I made a large down payment on a big mobile home and Jesse built the Catfish Hole Cafe on 190 west with the money we made catching "bulkhead cats" that April.
Here it is first week of April. The shad are spawning and all is right with the world.


----------



## Ducktracker (Aug 1, 2011)

I caught shad this morning but it took a few throws. Ended with 27 cats on rr back home at 9:30. Thanks


Sent from my iPhone using Tapatalk


----------



## backbay2 (Aug 13, 2009)

Sunbeam said:


> I hate to keep saying I told you so. They have been coming against the hard shore structures to spawn in the first week of April since the lake started filling.
> They closed the dam and started holding back water in October 1968.
> It was two years before the lake was high enough for the shad to spawn on manmade structures.
> The spring (1st week of April) in 1971 the shad were thick on the boat ramps and hard banks for the first time.
> ...


Awesome!! A step back in time :cheers: 
Well, you know, for us young'uns:headknock comparably speaking.


----------



## live2fish247 (Jul 31, 2007)

So how long does the shad spawn normally last? I'm stuck working until the week of the 13th.


----------



## Ducktracker (Aug 1, 2011)

They should still be spawning. At least I hope because that's the week I take vacation every year and usually do good.
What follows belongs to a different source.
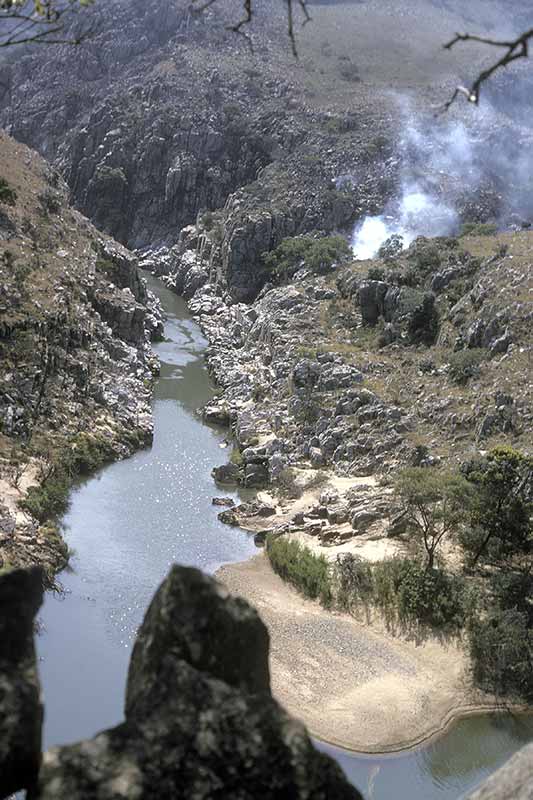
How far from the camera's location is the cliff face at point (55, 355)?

Sent from my iPhone using Tapatalk


----------



## lx22f/c (Jun 19, 2009)

No shad this morning. Dang cold front!


----------



## KevBow (Mar 18, 2011)

As usual dang cold fronts


----------



## dbullard (Feb 13, 2008)

live2fish247 said:


> So how long does the shad spawn normally last? I'm stuck working until the week of the 13th.
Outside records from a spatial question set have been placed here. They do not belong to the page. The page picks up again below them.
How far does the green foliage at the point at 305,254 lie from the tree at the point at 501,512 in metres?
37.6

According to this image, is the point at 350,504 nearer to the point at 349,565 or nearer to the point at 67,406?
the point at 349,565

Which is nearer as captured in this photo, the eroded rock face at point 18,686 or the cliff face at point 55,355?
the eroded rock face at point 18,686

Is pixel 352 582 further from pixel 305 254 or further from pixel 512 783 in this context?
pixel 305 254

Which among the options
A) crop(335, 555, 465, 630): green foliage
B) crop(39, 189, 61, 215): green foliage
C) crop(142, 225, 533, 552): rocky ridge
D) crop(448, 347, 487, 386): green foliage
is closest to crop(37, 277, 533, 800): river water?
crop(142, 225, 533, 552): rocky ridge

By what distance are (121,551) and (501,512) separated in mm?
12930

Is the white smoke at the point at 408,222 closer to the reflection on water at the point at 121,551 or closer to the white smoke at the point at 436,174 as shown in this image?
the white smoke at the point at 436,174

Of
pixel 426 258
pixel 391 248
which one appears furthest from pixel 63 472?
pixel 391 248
Should be heating up by then , it will last into may.


----------



## whsalum (Mar 4, 2013)

It usually last at least until mid May !!


----------



## Sunbeam (Feb 24, 2009)

The 13th should be half way up on the leading edge of the bell curve. (PM Reel Time, she knows about bell curves)
Remember, if the shad are not on a particular bulkhead or wall where they were the day before switch to cooked cocktail shrimp for bait. Fish about 20 or more feet out from the wall right on the bottom. The cats are not far away and they love those cooked shrimp.

Now, I know some are doubting what I say just as I felt the first time a friend told me to use them. But I assure you they work great. They are tough and are easy to get and to keep in the cooler. I talked my Cajun buddies in using them in the marshes around Huoma. They now call them "Texas" bait.

The spring the lake was low after Rita my pals Mark, BBjim and I caught fish for the whole month of April using the cooked shrimp. Mark swore by using that liquid shad flavored worm juice on his. I just used them straight with not scent additive. The shad would run two to three days out of the week but the cats were out about 10 feet deep 24/7 for the whole month.


----------



## Ducktracker (Aug 1, 2011)

Thanks I will try that the week of the 13th.


Sent from my iPhone using Tapatalk


----------